The Indian populations of the Amazon region of Brazil are, to a great extent, epidemiologically closed or semiclosed communities with little or no interaction at all with other population groups, suggesting that the virus is an ancient infection among Indian populations of the Amazon region of Brazil [6]. The occurrence of HTLV-2 among distinct ethnicities is possibly associated with a typical founder effect [11], a usual demographic process that occurred during the formation of several Indian populations [12]. It is a common component of the formation of new communities during the fission of older and larger groups and new fusions to establish new communities. The founder effect reduces the presence of the virus from a stock population and, by chance, may select negative persons to establish a new smaller group. This is clearly evident when one considers the split of the Kararaô group, which was originally from the large Kayapó group of villages. Prevalence rates were down from a mean of 33% (Kayapó villages) to 12.5% (Kararaô). Infectious agents such as HTLV-2, which persistently infect the host, are maintained within familial clusters [3, 7, 13] and then efficiently spread within epidemiologically closed groups via sexual and vertical routes [3,4,5,6,7,8,9]. The Jê linguistic group within the Kayapó and the Xikrin reservations is an aggregate of villages with more than 2000 individuals, and both kept the virus despite the chance of village formations. The population stock that gave rise to the Arawete and Asurini (both Tupi linguistic groups) did not carry the virus, and this epidemiological situation continues to the present day.
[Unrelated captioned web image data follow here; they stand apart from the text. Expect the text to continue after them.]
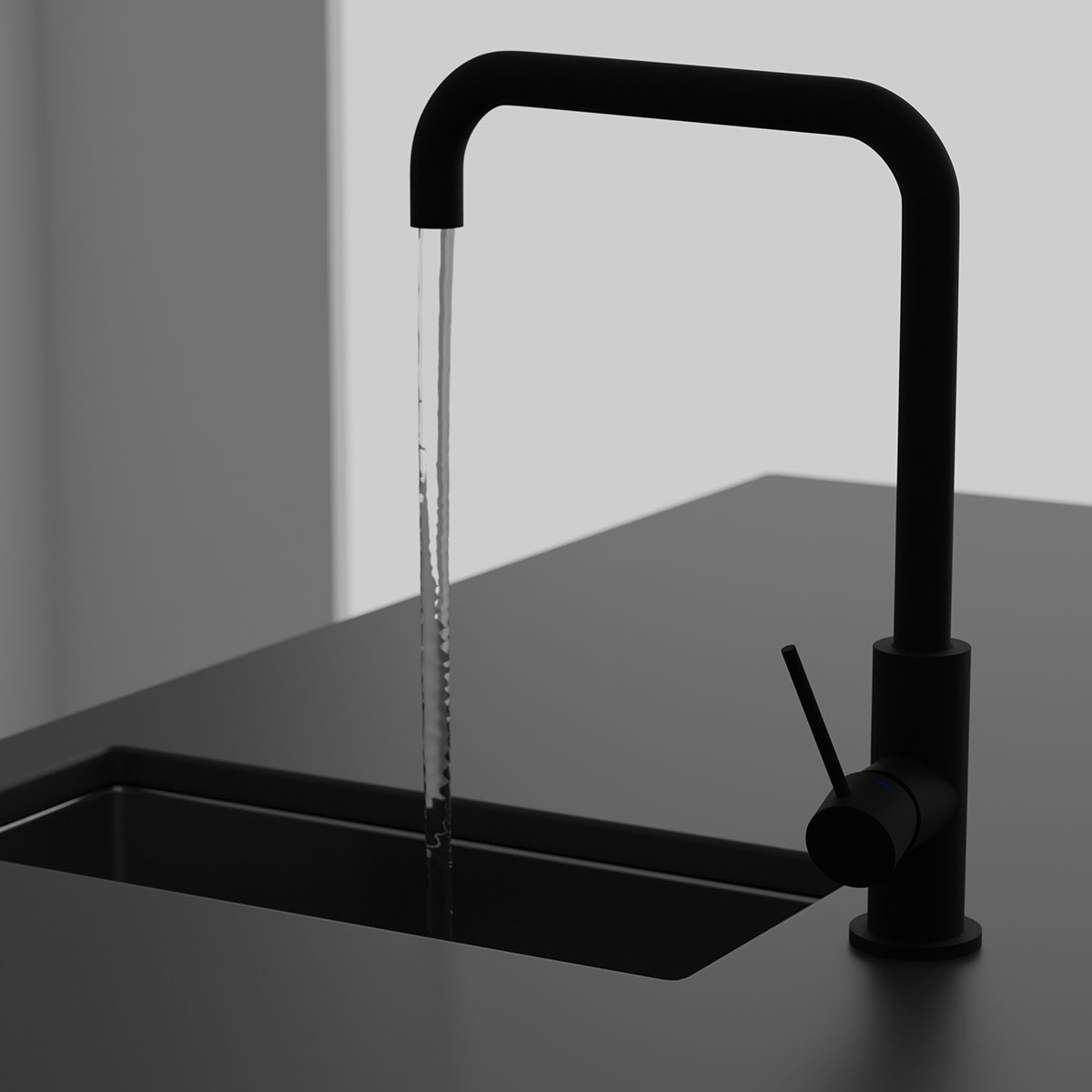 Köksblandare Scandtap Steel Mood Rostfritt Stål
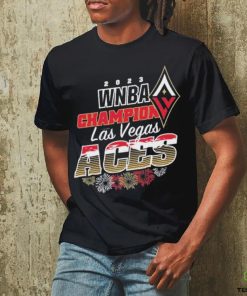 Official WNBA Las Vegas Aces Title Town Championship Shirt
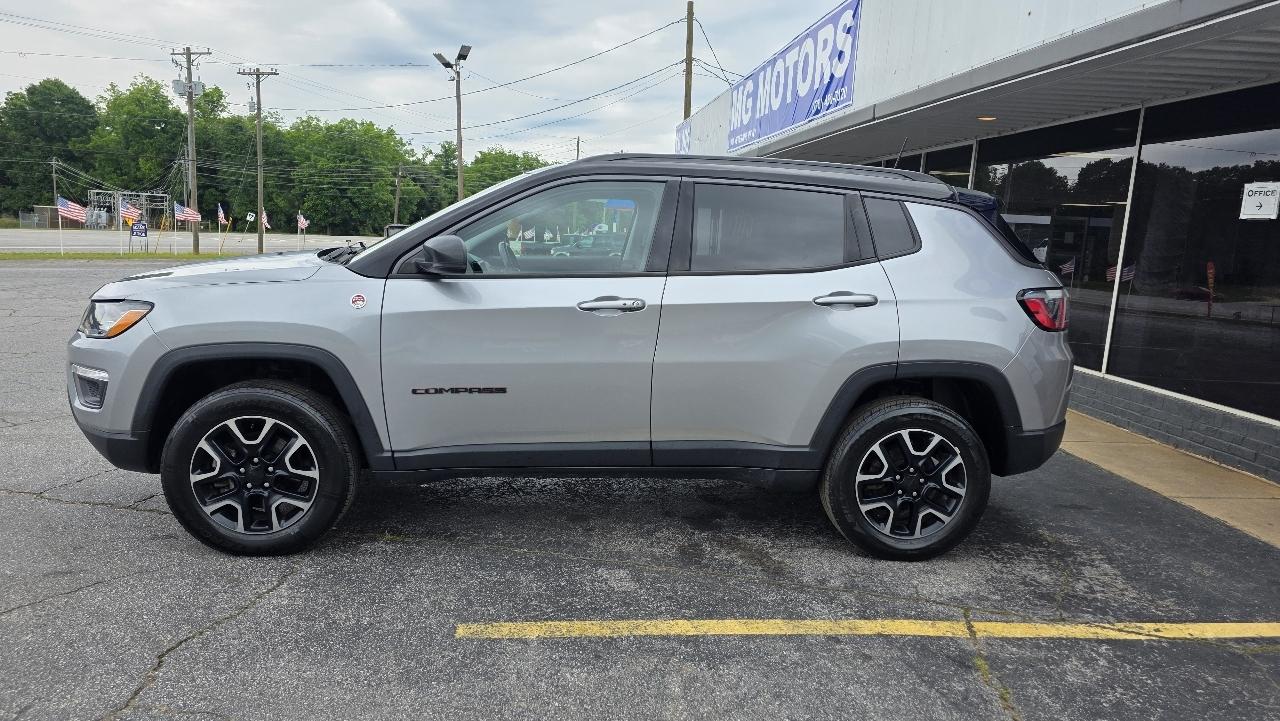 Jeep Compass Trailhawk 4x4 2019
The persons investigated were 5–85 years old, which means they were born before and after the first contact in the 1980s. The sample size, although apparently small, represents approximately 20–50% of the total inhabitants of the villages. The Asurini, following their initial contact in the 1970s, suffered a population decrease from 100 to 52 persons, mostly because of infectious diseases originally unknown to the community, and they were never able grow again due to their abortion and infanticide practices [14]. The Arawete have had constant conflicts with the Asurini and the Parakanã (also a Tupi linguistic group) since the 1970s, and the population is hardly more than 300 individuals in a single village by the Ipixuna igarapé on the right bank of the Middle Xingu [14, 15]. The Arawete maintain an ancient social habit of exchanging partners [15], which would impact the virus spread if HTLV-2 were present.
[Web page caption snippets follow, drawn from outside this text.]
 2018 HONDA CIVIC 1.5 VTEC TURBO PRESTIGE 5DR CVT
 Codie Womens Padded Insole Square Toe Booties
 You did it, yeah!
Ongoing health expeditions to Indian tribes for the last 40 years have proved successful from the viewpoints of providing health access and continuous epidemiological surveillance to prevent the spread of infectious agents including HTLV-2 among Indian communities and neighboring rural populations.

The investigation of HTLV-1/2 infection among the Arawete and Asurini Indian tribes over a follow-up of 36 years reinforces that social and cultural isolation of the villages, motivated by historical conflicts, kept them free of infection from other neighboring tribes where HTLV-2 is sometimes hyperendemic.